También me
hubieses querido en el capítulo catorce y en el último hubieses vuelto a por mí,
nada de imaginarme en los rincones más oscuros de tu mente. Entraste en
“Shakespeare & Co” y te sentaste en las escaleras a leerme con tu voz grave
y rota, dejando eco y huellas en mi espalda. Y, esta vez, me leíste de verdad;
literalmente.
Llegaste a contarme
que ella lo olvidó todo y cuando se cruzó con él volvió a engancharse y él
recordaba hasta el último día y ella, sin embargo, parecía que había vuelto a
nacer. Me contaste historias de cometas azules que se mezclaban con el cielo y
diábolos blancos que se confundían con las nubes. Me contabas que mis dedos
eran teclas de un piano de cola negro y que cada vez que me tocabas me
convertías en música, como por arte de magia. Pero yo ya lo sabía; tú, por
completo, eras magia. O el día que escribiste que podías convertir mis
vértebras en las cuerdas de un violín.
Al final has
aparecido en forma de canción y he recaído en el sonido de tu voz que llevo
echando de menos todos estos años, como si antes lo hubiese querido para mí.
Como si.
Has vencido
al espacio y al tiempo, has inventado la casualidad más esperada haciéndola
realidad con tu magia y has creado la conexión y es ahí, justo ahí, cuando has
roto las distancias.
Hablabas de
todos los libros que te quedaban por leer y también de los que habían cogido
polvo en tu estantería, en el suelo y debajo de la cama. Cigarros apagados por
todas partes, las sábanas revueltas, las cortinas echadas y mis medias en el
sillón llenas de tus carreras y tus metas por llegar hasta mí. Otra vez tu voz.
Me quedaría dormida escuchando cómo me lees (y esta vez me refiero a una de
esas páginas que hablan del paraíso, de peces en los labios, de huracanes en el
pecho).
Ahora voy a
la entrada principal, paseo aproximadamente unos doscientos metros y giro a la
derecha. Calle Allée Lenoir. La pequeña diagonal, por allí. Listo. Voilà. La
tercera división, en círculos cerrados, rodeándolo, rodeándote.

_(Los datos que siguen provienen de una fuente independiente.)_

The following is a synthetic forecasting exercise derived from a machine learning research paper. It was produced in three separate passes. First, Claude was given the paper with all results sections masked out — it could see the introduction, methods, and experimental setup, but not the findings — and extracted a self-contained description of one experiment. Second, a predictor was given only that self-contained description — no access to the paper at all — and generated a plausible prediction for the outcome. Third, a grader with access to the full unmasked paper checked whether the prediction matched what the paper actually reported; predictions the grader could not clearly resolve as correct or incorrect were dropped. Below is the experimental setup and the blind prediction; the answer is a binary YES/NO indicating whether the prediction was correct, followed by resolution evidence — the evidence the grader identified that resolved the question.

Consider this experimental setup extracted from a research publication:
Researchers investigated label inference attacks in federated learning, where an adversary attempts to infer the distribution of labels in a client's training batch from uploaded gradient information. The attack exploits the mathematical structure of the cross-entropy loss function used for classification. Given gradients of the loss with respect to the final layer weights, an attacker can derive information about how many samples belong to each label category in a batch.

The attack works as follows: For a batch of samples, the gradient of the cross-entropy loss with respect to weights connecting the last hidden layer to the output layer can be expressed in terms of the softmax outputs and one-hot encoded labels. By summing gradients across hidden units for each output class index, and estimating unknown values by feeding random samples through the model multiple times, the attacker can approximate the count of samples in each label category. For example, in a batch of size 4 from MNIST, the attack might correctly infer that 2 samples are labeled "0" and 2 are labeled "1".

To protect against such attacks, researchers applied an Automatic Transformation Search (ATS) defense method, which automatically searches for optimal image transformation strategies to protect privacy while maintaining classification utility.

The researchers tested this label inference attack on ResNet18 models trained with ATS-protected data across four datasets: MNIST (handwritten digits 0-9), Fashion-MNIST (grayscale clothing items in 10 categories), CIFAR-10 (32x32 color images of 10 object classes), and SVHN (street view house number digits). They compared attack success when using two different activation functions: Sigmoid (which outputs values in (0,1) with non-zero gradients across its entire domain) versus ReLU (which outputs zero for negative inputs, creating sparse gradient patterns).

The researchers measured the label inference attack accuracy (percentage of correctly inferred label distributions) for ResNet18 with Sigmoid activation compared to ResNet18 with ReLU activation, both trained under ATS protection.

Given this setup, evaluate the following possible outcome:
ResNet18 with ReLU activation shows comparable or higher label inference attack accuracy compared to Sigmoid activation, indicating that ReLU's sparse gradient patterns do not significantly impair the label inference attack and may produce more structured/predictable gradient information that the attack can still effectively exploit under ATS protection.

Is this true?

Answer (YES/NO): NO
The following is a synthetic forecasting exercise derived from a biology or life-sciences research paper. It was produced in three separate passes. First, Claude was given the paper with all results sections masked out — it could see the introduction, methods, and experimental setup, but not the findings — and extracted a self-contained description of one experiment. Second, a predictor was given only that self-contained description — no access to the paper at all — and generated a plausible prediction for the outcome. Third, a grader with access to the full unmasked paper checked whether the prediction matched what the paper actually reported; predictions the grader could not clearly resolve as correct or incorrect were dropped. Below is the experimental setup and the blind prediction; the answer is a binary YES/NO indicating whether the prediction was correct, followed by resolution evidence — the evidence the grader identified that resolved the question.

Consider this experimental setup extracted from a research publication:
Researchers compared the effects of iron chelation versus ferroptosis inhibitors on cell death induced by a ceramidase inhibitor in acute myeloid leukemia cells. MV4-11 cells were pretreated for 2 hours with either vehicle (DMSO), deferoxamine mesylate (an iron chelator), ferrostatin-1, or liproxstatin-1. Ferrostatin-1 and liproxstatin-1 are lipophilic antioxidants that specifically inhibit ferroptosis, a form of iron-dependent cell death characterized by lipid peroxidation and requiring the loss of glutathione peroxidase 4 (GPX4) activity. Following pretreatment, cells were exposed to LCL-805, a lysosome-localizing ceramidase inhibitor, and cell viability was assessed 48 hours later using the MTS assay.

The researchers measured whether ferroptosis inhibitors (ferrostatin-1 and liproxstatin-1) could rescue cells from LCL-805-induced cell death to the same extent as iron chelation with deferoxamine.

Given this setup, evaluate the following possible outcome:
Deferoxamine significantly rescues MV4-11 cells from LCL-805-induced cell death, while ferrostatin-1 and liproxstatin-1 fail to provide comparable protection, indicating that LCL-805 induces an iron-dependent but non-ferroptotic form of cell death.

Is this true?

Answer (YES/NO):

Y andar siete
pasos. Allí estás sin estar. Parece que para llegar a tu cielo tengo que saltar
la rayuela. Tú siempre igual.
Te prefería
en el café Old Navy del Boulevard Saint Germain que en Montparnasse aunque,
reconozco, que su rascacielos me acerca un poco a ti y en su azotea he dejado
tus marcas con tizas.
Te has
quedado en Montparnasse, con mis letras, mis lágrimas y mis ganas de que
vuelvas a llenar todo de humo. Y tu voz, bendita sea tu voz.